= Material to process =
____

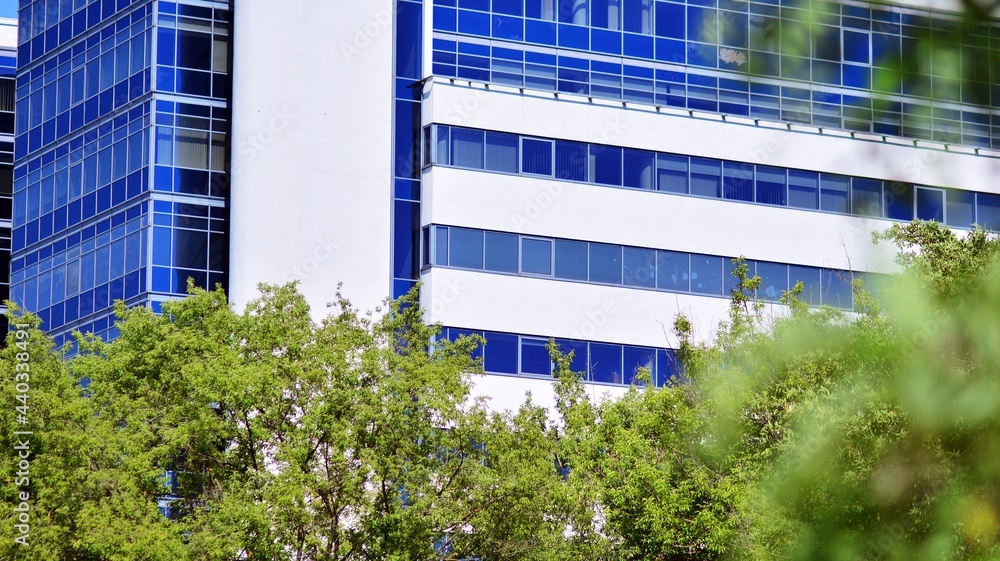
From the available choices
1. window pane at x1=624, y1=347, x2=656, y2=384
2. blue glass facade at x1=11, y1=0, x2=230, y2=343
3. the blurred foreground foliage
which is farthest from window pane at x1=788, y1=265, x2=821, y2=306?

____

Take the listing and print it again exactly, but without any pictures.

From the available choices
1. window pane at x1=624, y1=347, x2=656, y2=384
2. blue glass facade at x1=11, y1=0, x2=230, y2=343
3. the blurred foreground foliage
which is farthest from window pane at x1=788, y1=265, x2=821, y2=306?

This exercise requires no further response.